Jeudi, une délégation de la Commission de Venise se rendra en Hongrie pour donner son avis sur l'amendement constitutionnel proposé par le gouvernement, qui vise à destituer Sulyok Tamás de son poste de président de la République.
La Commission de Venise, organe consultatif sur les questions constitutionnelles au sein du Conseil de l'Europe, joue un rôle crucial pour évaluer si les réformes juridiques proposées sont conformes aux normes européennes de démocratie et d'état de droit.
Le Premier ministre hongrois Viktor Orbán a annoncé la semaine dernière qu'il avait invité la Commission de Venise à participer aux discussions concernant la réforme constitutionnelle.
Cette visite fait suite à une série d'événements liés au mandat de Sulyok. Fin mai, Sulyok a contacté la Commission de Venise après avoir été invité à plusieurs reprises par le Premier ministre Orbán à démissionner de son poste.
Le Premier ministre Orbán a annoncé au cours d'un discours prononcé plus tôt cette semaine que le gouvernement entamerait des procédures pour mettre fin au mandat de Sulyok en tant que président de la République par le biais d'un amendement constitutionnel. " Selon la proposition, une fois le mandat du président actuel terminé, l'Assemblée nationale élira un nouveau président de la République, qui servira pendant une période maximale de cinq ans jusqu'à l'entrée en vigueur de la nouvelle Constitution.
La Commission de Venise a déjà été impliquée dans l'examen de plusieurs questions constitutionnelles en Hongrie, y compris des questions liées à l'indépendance judiciaire et à la liberté des médias.
Les réactions à la prochaine visite ont varié. Les partisans du gouvernement considèrent les changements constitutionnels comme des mesures nécessaires pour renforcer la souveraineté nationale et réduire l'ingérence extérieure dans les affaires intérieures.

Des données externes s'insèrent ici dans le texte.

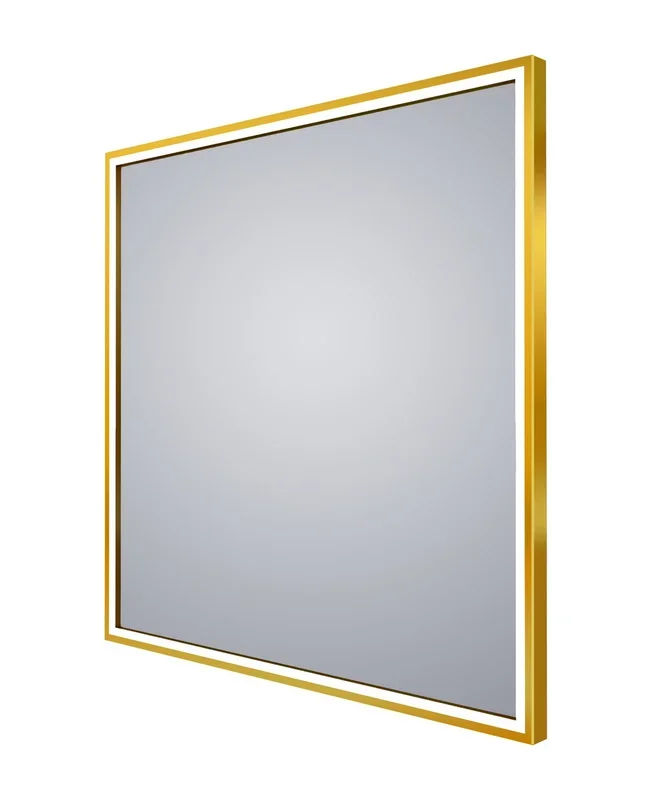 Electric Mirror – RAD3-3636-BR02 – Lighted Mirror – Radiance – Brushed Brass – RAD33636BR02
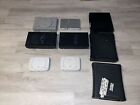 Huge Lot (9) Mixed Game Console System For Parts Only Ps1 Ps2 Xbox 360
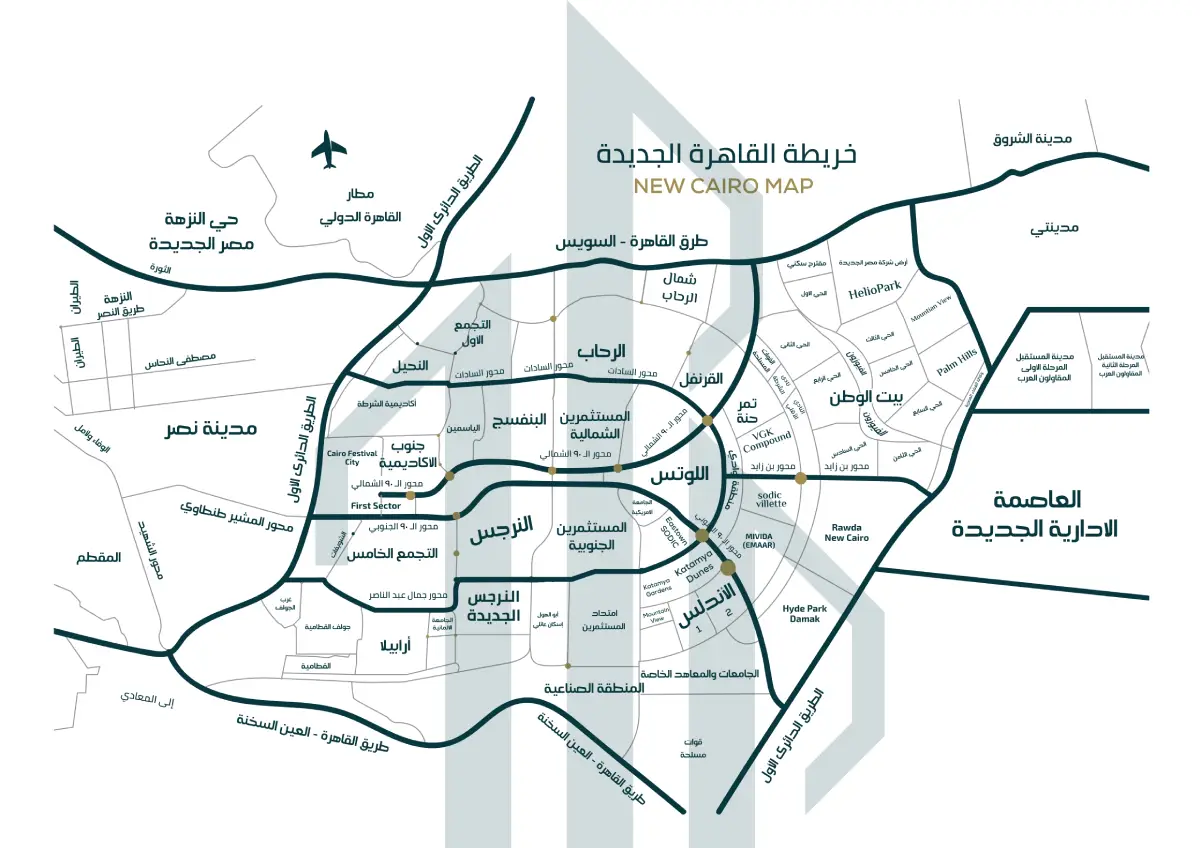 خريطة مدينة التجمع الخامس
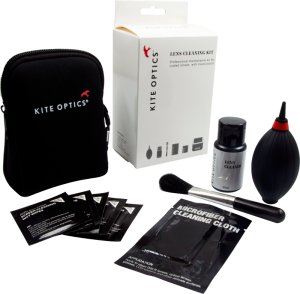 Kite lens cleaning kit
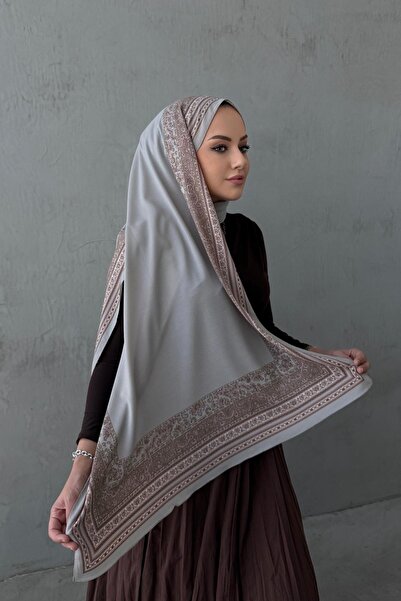 Byedauzunlar Γκρι ζερέμ εισαγόμενο σάλι με άμμο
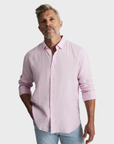 34 Heritage Linen Shirt Lilac-Men's Shirts-Brooklyn-Vancouver-Yaletown-Canada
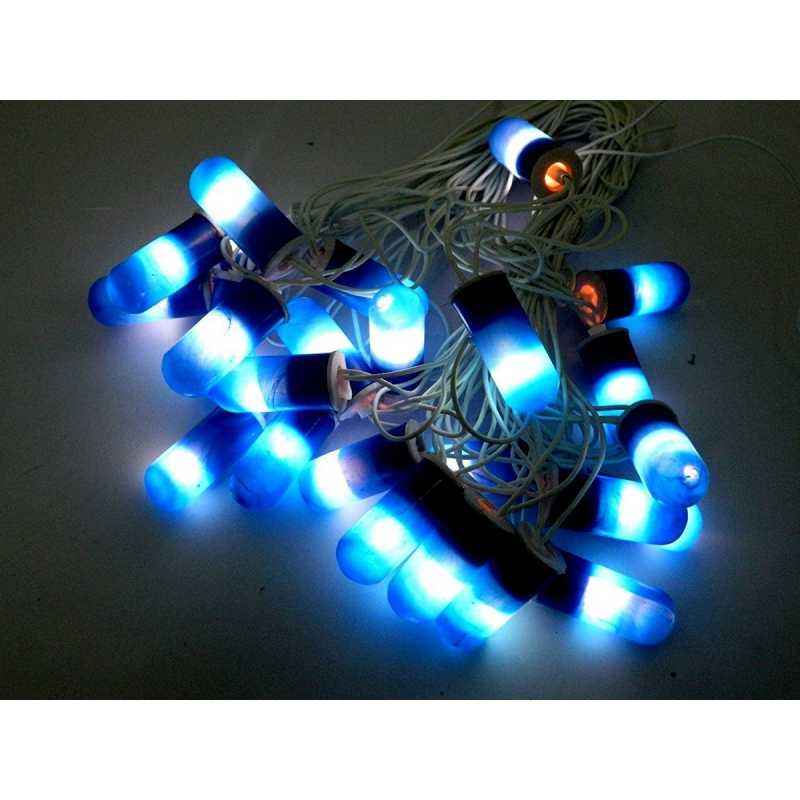 Jaz Deals 25 ft Blue Decorative Capsule Shaped LED Light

Alors que la délégation se prépare à arriver en Hongrie, tous les regards sont tournés vers les discussions qui auront lieu entre la commission et les responsables hongrois.Les conclusions et les recommandations de la Commission de Venise seront suivies de près par les parties prenantes nationales et la communauté internationale.Ce qui émergera de ces discussions pourrait déterminer la trajectoire des réformes constitutionnelles de la Hongrie et leur alignement sur les normes démocratiques européennes.